== Work to be completed ==
From the records, return each line that has the word "Tanzania" in it.

[Dataset entries]
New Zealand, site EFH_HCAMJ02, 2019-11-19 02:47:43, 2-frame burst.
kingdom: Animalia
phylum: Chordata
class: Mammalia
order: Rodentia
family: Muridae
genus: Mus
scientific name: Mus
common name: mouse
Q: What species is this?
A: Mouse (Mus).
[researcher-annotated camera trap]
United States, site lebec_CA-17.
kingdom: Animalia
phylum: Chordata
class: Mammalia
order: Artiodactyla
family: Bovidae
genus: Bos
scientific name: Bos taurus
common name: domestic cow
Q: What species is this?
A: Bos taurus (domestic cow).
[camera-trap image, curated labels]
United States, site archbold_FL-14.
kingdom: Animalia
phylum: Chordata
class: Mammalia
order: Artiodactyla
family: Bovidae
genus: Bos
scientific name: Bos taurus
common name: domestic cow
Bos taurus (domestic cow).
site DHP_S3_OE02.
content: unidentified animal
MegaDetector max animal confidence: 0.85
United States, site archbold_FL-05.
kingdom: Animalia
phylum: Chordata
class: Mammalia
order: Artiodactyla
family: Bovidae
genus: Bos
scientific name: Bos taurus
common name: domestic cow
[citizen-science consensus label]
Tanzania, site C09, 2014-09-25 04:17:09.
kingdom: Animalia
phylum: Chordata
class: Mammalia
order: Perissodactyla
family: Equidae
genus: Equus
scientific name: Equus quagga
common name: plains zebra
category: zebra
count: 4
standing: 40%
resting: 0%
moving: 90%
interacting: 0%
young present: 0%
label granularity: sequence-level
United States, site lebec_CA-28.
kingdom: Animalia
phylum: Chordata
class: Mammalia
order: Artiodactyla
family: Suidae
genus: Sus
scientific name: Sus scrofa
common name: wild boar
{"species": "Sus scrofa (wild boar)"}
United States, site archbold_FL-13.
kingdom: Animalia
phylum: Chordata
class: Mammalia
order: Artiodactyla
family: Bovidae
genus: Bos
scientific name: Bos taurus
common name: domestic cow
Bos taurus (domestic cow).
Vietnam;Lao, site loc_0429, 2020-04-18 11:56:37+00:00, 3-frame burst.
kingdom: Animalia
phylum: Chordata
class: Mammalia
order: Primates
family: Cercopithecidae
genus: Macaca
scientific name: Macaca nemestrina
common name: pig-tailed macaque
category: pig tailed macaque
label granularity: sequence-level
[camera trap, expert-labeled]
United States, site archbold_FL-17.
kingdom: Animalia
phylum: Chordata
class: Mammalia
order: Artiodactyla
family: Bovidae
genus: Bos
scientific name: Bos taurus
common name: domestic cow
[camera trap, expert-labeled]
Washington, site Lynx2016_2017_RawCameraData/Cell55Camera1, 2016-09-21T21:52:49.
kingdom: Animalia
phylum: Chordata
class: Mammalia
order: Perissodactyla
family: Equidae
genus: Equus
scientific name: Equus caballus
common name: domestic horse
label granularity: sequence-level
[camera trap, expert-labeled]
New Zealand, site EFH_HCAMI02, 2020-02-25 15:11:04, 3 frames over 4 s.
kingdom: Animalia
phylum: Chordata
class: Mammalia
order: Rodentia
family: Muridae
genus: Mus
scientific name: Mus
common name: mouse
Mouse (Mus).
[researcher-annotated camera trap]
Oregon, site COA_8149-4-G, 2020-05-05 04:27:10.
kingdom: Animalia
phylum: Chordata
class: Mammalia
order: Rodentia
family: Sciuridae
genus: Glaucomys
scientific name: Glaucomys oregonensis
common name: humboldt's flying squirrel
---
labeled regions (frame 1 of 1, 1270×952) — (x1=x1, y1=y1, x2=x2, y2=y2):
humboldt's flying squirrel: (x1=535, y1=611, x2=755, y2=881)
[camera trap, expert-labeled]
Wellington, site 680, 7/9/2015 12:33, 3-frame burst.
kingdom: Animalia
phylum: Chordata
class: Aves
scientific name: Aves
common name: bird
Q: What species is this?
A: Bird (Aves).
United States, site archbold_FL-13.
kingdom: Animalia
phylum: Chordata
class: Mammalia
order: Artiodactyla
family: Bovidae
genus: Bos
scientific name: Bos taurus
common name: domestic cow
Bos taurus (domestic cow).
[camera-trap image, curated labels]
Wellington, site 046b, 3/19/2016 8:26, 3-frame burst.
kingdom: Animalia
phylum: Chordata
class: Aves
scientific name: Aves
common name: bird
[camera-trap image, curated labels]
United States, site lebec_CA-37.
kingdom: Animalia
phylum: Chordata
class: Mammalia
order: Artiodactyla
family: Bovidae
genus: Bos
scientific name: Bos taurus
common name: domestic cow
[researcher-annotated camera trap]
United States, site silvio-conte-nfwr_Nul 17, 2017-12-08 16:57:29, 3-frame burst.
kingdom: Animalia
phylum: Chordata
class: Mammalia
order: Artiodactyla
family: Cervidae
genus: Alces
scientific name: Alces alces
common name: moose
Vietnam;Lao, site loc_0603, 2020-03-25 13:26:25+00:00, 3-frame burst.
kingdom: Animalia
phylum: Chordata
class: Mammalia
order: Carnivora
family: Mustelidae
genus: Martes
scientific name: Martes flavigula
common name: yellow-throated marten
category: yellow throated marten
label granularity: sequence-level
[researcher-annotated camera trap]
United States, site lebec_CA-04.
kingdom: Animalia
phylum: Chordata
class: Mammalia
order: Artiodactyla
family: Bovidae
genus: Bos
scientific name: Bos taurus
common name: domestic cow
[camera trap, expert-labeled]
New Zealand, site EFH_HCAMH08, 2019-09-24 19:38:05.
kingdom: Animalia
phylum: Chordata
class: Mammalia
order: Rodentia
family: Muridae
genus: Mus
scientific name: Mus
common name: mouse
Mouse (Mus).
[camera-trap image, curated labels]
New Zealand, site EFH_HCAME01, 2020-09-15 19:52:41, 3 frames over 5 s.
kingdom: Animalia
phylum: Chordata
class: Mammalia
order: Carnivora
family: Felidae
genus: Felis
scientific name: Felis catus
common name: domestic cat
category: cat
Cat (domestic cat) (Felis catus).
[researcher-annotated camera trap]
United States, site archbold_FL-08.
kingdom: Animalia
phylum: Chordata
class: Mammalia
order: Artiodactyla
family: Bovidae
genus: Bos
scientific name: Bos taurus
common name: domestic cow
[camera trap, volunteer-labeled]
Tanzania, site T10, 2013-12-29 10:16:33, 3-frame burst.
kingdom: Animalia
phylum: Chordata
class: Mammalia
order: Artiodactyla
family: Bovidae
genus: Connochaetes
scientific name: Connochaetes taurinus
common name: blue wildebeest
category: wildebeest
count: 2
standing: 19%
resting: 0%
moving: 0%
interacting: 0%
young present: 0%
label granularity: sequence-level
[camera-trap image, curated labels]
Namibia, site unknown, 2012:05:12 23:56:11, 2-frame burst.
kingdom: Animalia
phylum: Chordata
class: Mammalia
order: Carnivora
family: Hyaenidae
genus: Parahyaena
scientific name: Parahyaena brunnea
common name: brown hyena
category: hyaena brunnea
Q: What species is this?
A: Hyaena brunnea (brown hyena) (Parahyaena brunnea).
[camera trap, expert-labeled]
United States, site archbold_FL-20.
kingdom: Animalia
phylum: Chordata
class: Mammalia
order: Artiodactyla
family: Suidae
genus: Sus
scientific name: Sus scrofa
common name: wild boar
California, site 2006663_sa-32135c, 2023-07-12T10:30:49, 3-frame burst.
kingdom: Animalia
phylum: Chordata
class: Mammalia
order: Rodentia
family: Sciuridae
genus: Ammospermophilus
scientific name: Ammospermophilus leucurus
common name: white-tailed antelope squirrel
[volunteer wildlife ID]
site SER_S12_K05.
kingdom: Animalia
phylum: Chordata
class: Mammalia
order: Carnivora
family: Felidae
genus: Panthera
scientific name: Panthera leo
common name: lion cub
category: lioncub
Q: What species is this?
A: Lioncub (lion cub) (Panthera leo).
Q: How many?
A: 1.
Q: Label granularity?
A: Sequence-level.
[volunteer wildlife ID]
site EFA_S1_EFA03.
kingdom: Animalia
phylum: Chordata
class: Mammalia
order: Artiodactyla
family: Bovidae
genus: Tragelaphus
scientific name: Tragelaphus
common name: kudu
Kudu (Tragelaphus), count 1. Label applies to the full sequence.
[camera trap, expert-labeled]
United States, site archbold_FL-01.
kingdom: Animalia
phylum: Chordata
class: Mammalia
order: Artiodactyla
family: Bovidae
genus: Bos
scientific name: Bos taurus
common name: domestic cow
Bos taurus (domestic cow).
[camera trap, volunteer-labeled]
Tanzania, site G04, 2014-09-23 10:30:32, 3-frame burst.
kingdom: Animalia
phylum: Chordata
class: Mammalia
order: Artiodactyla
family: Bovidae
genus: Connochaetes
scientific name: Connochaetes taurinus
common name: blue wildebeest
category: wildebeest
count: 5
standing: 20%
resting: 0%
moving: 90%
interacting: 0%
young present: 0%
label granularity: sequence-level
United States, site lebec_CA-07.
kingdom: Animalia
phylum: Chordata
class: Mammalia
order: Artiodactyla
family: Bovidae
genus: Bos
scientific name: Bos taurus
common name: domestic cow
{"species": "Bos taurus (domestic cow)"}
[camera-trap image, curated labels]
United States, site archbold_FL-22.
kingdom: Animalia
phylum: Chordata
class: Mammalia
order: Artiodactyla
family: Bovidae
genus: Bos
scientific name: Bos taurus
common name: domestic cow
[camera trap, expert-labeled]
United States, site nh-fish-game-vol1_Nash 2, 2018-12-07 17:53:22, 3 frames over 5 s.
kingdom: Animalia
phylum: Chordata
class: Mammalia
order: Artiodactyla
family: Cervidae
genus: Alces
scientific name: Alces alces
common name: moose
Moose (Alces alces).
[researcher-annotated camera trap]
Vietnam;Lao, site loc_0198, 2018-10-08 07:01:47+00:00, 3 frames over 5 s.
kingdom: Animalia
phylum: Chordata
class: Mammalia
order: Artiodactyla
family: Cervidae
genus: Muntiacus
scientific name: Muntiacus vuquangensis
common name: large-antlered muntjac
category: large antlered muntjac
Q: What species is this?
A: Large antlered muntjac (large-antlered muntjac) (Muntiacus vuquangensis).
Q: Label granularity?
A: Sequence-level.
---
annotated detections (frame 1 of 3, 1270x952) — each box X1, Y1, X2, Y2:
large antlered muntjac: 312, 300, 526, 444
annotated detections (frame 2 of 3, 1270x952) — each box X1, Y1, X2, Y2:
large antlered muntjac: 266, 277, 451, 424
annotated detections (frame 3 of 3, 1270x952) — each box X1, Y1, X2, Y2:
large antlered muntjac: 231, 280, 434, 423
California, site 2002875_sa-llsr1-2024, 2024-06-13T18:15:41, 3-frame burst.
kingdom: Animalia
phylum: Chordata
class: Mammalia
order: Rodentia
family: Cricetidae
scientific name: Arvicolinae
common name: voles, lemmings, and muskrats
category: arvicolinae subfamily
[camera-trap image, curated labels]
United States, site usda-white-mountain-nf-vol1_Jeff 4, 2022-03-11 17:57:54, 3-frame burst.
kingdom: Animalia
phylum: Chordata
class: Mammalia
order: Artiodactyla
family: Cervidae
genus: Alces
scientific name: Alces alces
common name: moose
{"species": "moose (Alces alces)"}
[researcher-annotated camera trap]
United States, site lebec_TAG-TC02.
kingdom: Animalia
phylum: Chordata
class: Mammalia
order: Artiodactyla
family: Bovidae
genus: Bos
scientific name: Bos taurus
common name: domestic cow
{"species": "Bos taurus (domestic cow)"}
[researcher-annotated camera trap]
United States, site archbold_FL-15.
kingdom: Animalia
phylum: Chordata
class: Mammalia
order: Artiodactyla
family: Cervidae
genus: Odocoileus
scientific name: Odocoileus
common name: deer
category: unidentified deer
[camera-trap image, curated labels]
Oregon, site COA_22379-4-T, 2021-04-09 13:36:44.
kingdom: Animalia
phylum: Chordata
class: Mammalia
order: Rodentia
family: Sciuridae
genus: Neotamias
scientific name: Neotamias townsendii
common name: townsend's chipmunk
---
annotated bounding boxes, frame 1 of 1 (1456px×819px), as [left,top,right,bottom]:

== Written answer ==
Tanzania, site C09, 2014-09-25 04:17:09.
Tanzania, site T10, 2013-12-29 10:16:33, 3-frame burst.
Tanzania, site G04, 2014-09-23 10:30:32, 3-frame burst.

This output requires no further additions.